DATA TO PROCESS.
■ ■ ■ ■ ■ ■ ■

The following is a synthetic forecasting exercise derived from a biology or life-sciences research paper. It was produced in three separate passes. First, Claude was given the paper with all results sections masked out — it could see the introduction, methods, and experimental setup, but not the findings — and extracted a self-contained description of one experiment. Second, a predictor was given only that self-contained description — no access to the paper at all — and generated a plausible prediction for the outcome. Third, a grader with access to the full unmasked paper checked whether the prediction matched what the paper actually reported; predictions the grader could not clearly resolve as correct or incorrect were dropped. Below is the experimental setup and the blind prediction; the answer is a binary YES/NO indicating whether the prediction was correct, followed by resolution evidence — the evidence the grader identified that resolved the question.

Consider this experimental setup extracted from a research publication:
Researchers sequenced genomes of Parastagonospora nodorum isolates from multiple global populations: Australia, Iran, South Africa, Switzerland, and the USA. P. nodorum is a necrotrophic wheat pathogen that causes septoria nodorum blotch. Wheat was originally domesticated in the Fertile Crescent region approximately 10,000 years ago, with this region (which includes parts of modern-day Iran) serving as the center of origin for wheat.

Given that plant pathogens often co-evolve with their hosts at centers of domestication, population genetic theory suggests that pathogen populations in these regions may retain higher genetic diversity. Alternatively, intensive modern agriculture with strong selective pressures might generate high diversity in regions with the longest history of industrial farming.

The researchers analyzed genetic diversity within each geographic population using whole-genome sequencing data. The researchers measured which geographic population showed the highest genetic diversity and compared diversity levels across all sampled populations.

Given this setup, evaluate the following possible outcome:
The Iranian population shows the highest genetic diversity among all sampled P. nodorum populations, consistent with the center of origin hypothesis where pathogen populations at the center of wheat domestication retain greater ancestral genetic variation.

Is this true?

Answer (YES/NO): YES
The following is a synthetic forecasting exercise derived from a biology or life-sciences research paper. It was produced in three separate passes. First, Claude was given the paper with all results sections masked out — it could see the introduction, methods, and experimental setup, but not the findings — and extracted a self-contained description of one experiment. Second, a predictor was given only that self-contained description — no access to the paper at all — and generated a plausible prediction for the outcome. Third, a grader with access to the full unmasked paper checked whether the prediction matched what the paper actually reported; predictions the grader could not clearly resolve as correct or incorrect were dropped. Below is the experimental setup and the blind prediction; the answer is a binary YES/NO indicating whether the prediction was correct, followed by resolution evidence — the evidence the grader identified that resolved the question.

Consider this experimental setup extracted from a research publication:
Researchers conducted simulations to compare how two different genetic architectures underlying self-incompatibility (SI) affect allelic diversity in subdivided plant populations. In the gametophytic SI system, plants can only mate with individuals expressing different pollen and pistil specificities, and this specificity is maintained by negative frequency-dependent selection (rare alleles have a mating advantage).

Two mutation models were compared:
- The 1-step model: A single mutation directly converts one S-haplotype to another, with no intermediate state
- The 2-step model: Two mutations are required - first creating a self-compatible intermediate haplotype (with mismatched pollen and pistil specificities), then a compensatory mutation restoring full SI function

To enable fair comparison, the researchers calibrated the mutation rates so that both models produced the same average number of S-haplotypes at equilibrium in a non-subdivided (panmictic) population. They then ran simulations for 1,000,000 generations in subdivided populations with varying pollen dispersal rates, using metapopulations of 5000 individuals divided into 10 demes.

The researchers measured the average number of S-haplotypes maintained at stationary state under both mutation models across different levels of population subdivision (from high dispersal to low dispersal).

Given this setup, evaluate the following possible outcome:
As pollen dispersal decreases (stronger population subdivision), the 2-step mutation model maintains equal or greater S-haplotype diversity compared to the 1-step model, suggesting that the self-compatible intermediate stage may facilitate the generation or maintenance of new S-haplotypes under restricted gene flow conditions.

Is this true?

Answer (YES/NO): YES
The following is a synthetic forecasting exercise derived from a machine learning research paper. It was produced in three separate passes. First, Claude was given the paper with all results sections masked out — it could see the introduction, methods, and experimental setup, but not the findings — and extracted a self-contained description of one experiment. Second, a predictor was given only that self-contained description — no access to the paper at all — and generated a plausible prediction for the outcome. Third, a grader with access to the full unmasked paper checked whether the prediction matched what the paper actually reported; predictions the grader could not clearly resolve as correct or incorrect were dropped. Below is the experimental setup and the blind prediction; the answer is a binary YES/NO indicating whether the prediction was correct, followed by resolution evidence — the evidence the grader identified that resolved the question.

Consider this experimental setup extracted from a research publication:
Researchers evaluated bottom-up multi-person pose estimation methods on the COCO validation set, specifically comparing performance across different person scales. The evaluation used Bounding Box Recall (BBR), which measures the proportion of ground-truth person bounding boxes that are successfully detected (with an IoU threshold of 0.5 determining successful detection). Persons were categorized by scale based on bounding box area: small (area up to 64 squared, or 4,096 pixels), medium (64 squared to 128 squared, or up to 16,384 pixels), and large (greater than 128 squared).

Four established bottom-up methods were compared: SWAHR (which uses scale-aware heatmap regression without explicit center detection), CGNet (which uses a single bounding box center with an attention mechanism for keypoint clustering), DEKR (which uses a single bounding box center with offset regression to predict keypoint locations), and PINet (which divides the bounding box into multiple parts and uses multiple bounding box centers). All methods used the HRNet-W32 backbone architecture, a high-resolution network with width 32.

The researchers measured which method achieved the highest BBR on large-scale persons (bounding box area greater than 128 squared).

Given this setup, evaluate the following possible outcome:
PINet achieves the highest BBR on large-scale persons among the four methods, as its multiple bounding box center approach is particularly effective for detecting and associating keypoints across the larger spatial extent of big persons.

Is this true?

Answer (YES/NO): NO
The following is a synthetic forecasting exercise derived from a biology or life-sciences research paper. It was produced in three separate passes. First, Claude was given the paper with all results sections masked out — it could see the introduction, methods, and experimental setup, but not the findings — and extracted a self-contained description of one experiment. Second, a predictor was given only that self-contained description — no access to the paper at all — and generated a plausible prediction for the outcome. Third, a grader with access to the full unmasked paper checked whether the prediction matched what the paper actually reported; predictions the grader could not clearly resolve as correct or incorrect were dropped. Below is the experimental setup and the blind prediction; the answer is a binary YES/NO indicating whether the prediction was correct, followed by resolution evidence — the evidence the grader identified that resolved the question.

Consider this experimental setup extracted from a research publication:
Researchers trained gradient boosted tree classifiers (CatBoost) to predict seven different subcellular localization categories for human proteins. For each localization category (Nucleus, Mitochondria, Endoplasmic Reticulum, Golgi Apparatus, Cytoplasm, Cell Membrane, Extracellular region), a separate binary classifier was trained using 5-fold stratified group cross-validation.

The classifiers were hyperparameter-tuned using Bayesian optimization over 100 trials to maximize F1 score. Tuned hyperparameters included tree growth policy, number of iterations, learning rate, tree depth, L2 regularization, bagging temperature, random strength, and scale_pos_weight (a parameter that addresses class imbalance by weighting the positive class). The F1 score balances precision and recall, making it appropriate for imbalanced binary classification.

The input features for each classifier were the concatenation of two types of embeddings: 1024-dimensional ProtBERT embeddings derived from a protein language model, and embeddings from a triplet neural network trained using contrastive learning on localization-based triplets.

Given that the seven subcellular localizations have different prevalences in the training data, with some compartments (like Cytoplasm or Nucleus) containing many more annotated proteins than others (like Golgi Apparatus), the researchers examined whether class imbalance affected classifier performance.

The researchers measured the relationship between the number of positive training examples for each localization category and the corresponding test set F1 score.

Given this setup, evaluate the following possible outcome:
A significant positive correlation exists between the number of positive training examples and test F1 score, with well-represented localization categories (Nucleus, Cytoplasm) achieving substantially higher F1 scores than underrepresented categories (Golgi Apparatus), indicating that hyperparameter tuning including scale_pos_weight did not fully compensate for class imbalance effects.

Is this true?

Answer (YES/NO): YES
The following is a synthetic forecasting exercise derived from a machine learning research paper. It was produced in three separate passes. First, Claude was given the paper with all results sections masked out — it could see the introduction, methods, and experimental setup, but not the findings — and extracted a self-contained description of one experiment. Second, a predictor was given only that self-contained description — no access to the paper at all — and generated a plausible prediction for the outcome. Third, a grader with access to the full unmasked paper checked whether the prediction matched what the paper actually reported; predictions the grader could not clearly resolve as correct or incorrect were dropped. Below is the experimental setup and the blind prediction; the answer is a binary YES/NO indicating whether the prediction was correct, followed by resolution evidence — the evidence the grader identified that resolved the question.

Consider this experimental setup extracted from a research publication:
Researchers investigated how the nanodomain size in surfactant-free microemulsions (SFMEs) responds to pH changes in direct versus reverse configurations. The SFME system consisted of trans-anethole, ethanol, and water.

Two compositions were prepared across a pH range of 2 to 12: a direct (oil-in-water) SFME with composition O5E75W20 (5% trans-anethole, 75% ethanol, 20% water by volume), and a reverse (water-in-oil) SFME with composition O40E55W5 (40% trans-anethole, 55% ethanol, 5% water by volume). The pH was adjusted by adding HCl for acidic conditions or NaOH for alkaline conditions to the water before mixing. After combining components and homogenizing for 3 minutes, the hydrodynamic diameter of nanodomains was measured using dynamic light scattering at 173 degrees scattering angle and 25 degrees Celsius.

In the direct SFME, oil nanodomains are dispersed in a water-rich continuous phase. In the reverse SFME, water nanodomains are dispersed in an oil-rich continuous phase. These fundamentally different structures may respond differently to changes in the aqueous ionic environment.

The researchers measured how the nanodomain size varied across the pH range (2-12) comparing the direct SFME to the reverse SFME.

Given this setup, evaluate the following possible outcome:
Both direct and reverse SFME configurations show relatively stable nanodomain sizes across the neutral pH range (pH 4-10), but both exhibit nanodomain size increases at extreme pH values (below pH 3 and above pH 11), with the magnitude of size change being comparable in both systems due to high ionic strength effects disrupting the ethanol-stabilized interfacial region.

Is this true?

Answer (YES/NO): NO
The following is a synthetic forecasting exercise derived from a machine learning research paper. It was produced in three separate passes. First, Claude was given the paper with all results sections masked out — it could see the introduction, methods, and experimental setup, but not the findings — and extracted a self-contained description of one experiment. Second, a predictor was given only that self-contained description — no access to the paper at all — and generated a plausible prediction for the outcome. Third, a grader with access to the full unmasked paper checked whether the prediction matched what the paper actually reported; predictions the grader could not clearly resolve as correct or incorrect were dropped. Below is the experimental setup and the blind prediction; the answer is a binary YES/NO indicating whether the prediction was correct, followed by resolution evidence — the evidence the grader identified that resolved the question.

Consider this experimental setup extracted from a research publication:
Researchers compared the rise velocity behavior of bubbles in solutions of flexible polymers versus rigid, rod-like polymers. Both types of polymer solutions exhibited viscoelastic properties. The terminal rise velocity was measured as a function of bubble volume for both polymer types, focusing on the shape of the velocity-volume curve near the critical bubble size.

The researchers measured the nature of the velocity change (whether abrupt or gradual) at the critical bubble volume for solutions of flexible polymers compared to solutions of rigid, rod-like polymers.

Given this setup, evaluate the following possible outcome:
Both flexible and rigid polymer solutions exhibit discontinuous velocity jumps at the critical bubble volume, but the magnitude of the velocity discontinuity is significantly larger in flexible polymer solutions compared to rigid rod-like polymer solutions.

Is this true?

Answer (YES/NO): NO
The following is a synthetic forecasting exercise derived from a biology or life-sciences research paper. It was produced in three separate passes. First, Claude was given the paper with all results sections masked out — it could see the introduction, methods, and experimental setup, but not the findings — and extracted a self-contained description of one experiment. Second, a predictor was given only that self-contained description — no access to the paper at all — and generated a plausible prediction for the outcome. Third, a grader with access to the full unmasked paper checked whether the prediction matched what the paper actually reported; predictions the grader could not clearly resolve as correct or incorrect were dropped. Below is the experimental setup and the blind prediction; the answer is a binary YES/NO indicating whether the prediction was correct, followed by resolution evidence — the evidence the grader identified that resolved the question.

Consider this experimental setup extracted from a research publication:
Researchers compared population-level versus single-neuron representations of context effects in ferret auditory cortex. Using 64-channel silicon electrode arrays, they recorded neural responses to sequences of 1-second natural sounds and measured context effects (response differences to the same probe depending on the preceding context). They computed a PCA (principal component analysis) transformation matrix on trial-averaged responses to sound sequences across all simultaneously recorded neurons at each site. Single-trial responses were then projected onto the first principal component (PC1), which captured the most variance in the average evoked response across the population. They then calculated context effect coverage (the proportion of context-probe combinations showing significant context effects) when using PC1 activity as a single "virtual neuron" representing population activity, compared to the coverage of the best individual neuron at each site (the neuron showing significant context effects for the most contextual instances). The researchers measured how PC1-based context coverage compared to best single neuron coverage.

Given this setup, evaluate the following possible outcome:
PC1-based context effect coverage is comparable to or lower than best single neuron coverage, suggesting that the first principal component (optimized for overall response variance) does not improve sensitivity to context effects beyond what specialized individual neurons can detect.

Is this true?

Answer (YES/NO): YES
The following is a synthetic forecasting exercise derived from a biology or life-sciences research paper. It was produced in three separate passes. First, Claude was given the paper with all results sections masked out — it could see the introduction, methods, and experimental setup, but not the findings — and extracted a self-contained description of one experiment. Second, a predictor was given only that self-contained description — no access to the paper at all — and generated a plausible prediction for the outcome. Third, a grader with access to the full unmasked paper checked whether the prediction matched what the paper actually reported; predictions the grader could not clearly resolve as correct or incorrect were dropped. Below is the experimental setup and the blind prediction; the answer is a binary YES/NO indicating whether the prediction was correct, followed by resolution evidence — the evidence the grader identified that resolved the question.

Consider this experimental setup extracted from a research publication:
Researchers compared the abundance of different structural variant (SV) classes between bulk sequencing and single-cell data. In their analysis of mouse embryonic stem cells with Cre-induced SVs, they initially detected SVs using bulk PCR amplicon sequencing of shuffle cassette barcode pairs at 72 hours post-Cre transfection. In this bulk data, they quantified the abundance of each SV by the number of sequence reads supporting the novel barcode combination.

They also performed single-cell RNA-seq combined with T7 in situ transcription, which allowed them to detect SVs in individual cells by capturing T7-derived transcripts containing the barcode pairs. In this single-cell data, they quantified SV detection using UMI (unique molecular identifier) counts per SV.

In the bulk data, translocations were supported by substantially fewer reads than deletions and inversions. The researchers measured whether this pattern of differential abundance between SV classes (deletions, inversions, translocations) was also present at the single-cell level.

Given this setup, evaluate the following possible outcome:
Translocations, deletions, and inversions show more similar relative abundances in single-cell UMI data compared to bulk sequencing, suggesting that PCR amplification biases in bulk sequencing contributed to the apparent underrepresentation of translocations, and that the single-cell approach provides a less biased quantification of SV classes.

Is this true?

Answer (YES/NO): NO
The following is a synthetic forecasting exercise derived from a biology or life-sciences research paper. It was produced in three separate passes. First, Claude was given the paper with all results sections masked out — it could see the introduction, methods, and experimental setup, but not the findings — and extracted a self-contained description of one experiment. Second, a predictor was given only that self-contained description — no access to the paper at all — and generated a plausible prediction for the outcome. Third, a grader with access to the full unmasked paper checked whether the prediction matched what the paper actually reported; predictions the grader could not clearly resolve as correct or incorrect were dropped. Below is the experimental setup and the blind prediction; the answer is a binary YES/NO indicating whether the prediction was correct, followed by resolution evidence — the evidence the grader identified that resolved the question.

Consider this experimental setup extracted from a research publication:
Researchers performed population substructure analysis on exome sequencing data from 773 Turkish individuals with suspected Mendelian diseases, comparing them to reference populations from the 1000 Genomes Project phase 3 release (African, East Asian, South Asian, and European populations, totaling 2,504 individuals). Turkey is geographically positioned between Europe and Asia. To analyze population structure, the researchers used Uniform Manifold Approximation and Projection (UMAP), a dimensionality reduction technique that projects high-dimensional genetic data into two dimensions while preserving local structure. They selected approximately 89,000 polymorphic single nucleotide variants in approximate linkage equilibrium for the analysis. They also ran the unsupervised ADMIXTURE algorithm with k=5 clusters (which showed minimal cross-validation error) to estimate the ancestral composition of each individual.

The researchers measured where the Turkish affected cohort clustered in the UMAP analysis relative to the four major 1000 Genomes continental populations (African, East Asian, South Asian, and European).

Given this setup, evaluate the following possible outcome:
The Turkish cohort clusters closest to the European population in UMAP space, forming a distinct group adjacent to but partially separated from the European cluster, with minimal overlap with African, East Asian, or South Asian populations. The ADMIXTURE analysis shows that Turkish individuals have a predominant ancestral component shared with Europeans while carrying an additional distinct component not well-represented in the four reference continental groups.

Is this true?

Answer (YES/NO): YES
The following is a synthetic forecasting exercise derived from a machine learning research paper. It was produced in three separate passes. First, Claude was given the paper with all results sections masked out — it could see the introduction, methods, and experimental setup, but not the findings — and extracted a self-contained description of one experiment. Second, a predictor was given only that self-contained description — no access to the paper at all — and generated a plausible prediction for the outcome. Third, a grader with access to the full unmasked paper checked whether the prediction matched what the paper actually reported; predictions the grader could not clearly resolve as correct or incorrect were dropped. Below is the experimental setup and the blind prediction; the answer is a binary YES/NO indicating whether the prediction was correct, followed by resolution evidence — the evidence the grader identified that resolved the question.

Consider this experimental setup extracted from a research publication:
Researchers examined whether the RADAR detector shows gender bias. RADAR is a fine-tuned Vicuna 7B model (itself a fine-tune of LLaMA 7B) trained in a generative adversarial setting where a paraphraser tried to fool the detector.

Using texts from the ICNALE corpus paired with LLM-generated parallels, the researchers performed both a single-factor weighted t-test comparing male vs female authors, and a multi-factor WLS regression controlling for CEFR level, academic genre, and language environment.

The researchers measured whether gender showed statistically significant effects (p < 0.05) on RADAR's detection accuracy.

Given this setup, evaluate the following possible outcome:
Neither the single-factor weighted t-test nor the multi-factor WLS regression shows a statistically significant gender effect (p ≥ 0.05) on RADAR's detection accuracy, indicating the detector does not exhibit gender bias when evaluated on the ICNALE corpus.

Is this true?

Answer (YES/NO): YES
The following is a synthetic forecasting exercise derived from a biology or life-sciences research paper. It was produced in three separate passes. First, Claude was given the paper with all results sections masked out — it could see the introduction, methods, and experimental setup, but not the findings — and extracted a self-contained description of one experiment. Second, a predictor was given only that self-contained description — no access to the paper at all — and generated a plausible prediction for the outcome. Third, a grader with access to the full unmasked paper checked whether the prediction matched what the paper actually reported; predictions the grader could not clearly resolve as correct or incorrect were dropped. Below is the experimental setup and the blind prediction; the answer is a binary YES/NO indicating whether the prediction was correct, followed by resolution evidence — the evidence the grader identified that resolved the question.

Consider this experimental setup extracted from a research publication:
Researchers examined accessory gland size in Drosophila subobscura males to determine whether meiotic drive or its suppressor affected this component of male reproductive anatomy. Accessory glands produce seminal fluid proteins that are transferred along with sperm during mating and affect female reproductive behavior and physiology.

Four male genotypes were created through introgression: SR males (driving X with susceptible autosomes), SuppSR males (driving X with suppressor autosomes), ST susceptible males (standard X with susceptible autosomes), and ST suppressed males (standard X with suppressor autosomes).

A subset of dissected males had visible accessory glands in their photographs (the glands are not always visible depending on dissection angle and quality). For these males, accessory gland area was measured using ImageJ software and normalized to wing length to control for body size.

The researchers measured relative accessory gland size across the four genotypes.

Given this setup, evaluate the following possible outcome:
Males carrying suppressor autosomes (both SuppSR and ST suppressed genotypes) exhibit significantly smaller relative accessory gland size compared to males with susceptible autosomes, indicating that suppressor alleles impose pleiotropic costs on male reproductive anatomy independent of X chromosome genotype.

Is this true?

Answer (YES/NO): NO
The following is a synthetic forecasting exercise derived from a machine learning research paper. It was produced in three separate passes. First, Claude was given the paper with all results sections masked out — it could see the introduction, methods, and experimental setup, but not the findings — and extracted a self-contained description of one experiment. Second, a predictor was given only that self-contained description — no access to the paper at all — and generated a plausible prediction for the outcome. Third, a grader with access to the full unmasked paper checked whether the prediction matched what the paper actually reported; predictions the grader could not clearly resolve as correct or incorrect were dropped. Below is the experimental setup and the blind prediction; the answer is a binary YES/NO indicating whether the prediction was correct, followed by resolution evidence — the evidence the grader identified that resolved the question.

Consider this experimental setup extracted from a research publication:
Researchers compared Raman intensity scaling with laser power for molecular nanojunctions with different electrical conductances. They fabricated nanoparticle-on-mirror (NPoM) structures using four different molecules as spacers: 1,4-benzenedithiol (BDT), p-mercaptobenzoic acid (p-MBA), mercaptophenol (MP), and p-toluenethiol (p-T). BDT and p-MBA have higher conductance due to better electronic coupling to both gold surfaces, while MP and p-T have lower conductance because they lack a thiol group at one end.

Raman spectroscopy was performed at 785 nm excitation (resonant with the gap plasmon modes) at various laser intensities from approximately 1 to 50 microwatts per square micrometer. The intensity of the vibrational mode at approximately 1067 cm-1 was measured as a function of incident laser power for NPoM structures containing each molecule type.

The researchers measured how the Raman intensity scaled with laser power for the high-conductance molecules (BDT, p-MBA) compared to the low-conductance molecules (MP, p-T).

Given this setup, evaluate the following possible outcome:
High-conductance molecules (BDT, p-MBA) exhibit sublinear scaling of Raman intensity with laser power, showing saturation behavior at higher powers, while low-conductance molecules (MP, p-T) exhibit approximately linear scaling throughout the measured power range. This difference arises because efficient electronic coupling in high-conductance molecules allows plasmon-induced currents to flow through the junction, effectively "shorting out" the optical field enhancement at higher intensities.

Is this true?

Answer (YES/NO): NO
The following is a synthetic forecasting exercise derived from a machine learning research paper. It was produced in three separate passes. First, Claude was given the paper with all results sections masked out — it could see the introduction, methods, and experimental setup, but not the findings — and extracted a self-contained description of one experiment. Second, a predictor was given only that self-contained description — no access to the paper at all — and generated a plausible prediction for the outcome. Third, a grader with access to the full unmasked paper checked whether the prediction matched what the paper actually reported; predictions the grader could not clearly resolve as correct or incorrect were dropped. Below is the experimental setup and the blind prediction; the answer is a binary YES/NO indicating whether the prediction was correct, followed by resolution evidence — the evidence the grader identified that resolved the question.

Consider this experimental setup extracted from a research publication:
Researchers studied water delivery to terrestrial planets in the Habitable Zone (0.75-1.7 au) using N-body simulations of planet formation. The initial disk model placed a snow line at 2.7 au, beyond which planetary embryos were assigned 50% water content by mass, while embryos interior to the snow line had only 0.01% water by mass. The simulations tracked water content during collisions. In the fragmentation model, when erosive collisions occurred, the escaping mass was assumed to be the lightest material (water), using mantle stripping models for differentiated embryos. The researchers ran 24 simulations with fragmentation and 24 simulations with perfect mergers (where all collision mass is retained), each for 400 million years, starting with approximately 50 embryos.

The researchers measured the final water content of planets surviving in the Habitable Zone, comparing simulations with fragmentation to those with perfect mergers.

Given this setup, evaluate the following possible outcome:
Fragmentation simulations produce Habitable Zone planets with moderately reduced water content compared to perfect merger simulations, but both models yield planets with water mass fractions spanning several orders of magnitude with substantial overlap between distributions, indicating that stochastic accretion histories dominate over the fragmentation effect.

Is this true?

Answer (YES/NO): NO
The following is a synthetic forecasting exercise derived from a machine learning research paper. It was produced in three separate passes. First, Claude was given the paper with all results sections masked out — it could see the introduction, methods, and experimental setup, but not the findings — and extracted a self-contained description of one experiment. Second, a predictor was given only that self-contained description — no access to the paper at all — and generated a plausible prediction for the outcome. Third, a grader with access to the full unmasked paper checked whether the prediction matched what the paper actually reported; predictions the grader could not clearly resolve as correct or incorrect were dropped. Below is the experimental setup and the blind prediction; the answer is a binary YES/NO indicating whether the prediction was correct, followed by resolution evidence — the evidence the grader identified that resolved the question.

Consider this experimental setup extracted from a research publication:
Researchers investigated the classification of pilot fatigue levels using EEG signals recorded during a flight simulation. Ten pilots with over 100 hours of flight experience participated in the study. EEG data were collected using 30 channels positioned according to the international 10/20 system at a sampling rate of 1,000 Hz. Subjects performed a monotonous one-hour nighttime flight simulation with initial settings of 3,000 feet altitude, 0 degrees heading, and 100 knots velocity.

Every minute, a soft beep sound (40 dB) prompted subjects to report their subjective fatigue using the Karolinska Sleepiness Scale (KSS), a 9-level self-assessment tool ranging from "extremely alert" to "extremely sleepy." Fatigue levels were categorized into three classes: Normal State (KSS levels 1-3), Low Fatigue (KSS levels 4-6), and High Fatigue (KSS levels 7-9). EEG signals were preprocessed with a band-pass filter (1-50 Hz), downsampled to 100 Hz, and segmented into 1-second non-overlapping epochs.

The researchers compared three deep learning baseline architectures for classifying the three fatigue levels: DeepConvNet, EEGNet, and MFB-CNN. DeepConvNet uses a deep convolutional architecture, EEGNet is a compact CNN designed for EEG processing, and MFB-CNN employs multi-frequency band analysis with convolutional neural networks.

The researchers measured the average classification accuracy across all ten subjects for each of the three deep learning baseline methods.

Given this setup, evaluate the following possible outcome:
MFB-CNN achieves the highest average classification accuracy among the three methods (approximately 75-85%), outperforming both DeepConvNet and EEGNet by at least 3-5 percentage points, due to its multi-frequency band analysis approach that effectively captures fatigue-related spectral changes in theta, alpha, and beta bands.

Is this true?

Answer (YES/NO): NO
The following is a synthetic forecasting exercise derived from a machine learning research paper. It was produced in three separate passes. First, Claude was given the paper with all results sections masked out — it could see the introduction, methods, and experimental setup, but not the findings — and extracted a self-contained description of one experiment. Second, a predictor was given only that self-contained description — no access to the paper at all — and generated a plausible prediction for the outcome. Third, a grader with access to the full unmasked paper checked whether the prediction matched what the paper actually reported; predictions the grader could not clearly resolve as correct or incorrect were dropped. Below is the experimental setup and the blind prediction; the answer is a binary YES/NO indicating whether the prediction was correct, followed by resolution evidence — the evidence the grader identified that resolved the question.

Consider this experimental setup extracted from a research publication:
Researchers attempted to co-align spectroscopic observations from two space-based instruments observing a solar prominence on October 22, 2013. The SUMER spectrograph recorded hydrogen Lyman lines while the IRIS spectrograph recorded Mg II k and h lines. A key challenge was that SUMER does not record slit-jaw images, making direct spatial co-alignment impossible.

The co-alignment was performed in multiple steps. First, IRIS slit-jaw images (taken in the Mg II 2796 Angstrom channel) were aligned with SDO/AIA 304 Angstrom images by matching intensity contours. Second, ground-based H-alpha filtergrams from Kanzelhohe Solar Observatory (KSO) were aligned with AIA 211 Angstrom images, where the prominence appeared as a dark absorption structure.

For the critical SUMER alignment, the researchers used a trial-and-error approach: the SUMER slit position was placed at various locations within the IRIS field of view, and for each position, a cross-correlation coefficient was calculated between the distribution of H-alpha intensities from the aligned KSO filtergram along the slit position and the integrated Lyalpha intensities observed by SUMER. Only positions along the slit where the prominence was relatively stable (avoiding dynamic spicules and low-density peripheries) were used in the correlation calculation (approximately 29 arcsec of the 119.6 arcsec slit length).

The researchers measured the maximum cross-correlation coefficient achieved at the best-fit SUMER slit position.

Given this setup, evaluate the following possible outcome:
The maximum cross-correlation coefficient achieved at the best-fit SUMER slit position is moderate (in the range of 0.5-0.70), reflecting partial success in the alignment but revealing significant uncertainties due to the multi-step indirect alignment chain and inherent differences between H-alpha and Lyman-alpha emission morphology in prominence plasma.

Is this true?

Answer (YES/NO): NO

■ ■ ■ ■ ■ ■ ■

Within the material above, find every line containing the word "ground" and copy it.

Researchers evaluated bottom-up multi-person pose estimation methods on the COCO validation set, specifically comparing performance across different person scales. The evaluation used Bounding Box Recall (BBR), which measures the proportion of ground-truth person bounding boxes that are successfully detected (with an IoU threshold of 0.5 determining successful detection). Persons were categorized by scale based on bounding box area: small (area up to 64 squared, or 4,096 pixels), medium (64 squared to 128 squared, or up to 16,384 pixels), and large (greater than 128 squared).
The co-alignment was performed in multiple steps. First, IRIS slit-jaw images (taken in the Mg II 2796 Angstrom channel) were aligned with SDO/AIA 304 Angstrom images by matching intensity contours. Second, ground-based H-alpha filtergrams from Kanzelhohe Solar Observatory (KSO) were aligned with AIA 211 Angstrom images, where the prominence appeared as a dark absorption structure.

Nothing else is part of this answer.